● **Aufgabenstellung A**
Suche in der Auflistung unten jede Zeile heraus, in der die Zeichenfolge „sleeve“ vorkommt, und gib diese Zeilen unverändert wieder. Groß- und Kleinschreibung sind dabei zu beachten.
─── Lesetext ───
III. Sachverhalt, Antragsvorbringen und Vorverfahren
1. Zum maßgeblichen Sachverhalt wird zunächst auf die diesbezüglichen Wiedergaben in den Entscheidungen des Verfassungsgerichtshofes vom 21. Juni 2022, UA1-2/2022, und vom 25. August 2022, UA5-6/2022, verwiesen (vgl insbesondere auch die dort abgedruckte Beilage VII).
1.1. Am 21. Juli 2022 stellten ua der Erst- und der Viertantragsteller sowie die Zweiteinschreiterin einen auf Art138b Abs1 Z4 B-VG gestützten Antrag,
"der Verfassungsgerichtshof möge feststellen,
• dass die Weigerung der Bundesministerin für Justiz, der Aufforderung
gemäß §27 Abs4 VO-UA vom 30.6.2022 nachzukommen und den
ergänzenden Beweisanforderungen des Untersuchungsausschusses
4/US 27. GP vom 26.01.2022 (Beilage VI und VII) um Erhebungen im
Zusammenhang mit dem Untersuchungsgegenstand innerhalb von zwei
Wochen zu entsprechen, rechtswidrig ist
sowie ferner,
dass die Bundesministerin für Justiz die Erhebungen gem den beiden Ver-
langen vom 26.02.2022 unverzüglich durchzuführen und die Ergebnisse
dem Untersuchungsausschuss unverzüglich zu übermitteln hat".
1.2. Mit Beschluss vom 25. August 2022, UA5-6/2022, wies der Verfassungsgerichtshof diesen Antrag zurück.
1.3. Laut einem Ergebnisprotokoll der Besprechung im Rahmen des Konsultationsverfahrens zum Untersuchungsausschuss betreffend Klärung von Korruptionsvorwürfen gegen ÖVP-Regierungsmitglieder (ÖVP-Korruptions-Untersuchungsausschuss) vom 5. September 2022 hat der Vorsitzende als Ergebnis festgehalten, dass bis dato auf Fraktionsebene keine Einigkeit über den Einsatz einer Suchsoftware bestehe. Das Bundesministerium für Justiz werde eine mögliche Liste mit allfälligen Suchwörtern für die potentielle Anwendung einer Suchsoftware übermitteln. Einigkeit bestehe darüber, dass die ÖVP-Fraktion auf Referentenebene einen Vorschlag über die weitere Vorgangsweise zur Erörterung auf Referentenebene übermitteln werde. Bis Anfang Oktober solle eine Konsultationsvereinbarung abgeschlossen werden. Überdies werde das Bundesministerium für Justiz einen schriftlichen Entwurf der Konsultationsvereinbarung betreffend ein näher bezeichnetes Verfahren der Zentralen Staatsanwaltschaft zur Verfolgung von Wirtschaftsstrafsachen und Korruption (in der Folge: WKStA) übermitteln.
───
● **Aufgabenstellung B**
Nenne alle vollständigen Datumsangaben mit Tag, Monat und Jahr, die im Lesetext stehen, jede nur einmal.
─── Vorliegende Auflistung ───
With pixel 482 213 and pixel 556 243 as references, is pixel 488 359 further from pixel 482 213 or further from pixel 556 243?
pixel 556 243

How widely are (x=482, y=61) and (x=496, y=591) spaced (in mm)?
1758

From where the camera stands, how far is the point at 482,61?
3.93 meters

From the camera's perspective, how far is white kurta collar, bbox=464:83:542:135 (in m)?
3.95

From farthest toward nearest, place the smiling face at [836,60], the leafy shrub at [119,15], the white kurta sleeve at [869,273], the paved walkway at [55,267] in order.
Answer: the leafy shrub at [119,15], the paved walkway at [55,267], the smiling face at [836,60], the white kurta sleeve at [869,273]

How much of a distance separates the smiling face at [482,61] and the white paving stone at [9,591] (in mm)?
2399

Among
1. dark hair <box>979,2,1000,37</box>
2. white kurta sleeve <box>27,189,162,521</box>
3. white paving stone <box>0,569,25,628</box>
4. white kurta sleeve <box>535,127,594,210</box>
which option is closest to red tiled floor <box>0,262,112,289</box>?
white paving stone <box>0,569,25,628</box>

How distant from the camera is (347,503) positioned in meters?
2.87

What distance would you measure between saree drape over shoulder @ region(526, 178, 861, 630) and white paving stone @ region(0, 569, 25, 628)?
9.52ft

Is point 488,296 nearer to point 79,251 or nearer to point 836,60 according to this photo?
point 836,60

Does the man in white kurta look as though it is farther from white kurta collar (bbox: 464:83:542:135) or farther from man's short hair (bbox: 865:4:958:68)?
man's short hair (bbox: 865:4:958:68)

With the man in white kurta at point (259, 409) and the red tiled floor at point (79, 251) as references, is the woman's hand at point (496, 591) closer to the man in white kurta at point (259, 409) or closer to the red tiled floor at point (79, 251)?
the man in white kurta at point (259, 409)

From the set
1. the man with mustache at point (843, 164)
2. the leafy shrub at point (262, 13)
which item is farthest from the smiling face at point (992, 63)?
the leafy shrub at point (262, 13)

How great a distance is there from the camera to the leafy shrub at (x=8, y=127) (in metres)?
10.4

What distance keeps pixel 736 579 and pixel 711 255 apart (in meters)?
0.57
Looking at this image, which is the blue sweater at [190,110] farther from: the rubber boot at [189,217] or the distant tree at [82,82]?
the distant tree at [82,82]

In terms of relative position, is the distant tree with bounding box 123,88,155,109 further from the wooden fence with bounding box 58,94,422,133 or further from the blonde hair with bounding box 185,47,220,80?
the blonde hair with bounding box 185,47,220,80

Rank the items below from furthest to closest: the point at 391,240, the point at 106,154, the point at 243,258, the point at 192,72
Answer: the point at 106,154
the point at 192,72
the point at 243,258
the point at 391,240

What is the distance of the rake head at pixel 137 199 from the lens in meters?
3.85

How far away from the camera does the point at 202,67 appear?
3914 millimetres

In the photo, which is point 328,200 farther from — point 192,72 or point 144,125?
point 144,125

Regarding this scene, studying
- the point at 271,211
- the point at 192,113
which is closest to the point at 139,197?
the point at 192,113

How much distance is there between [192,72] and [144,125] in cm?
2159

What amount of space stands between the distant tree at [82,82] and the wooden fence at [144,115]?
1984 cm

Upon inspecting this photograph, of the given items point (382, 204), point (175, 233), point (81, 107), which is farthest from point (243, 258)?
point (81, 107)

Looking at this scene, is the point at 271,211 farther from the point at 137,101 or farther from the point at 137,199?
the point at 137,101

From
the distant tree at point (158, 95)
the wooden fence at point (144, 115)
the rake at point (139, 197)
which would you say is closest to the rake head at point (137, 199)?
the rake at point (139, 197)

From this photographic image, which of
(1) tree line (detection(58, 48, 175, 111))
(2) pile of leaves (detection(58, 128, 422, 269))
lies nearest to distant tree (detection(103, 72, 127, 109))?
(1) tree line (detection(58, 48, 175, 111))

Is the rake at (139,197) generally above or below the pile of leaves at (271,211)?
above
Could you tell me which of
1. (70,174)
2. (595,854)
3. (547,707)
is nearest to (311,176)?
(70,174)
───
● **Vollständige Lösung A**
From farthest toward nearest, place the smiling face at [836,60], the leafy shrub at [119,15], the white kurta sleeve at [869,273], the paved walkway at [55,267] in order.
Answer: the leafy shrub at [119,15], the paved walkway at [55,267], the smiling face at [836,60], the white kurta sleeve at [869,273]
2. white kurta sleeve <box>27,189,162,521</box>
4. white kurta sleeve <box>535,127,594,210</box>

● **Vollständige Lösung B**
- 21. Juni 2022
- 25. August 2022
- 21. Juli 2022
- 30.6.2022
- 26.01.2022
- 26.02.2022
- 5. September 2022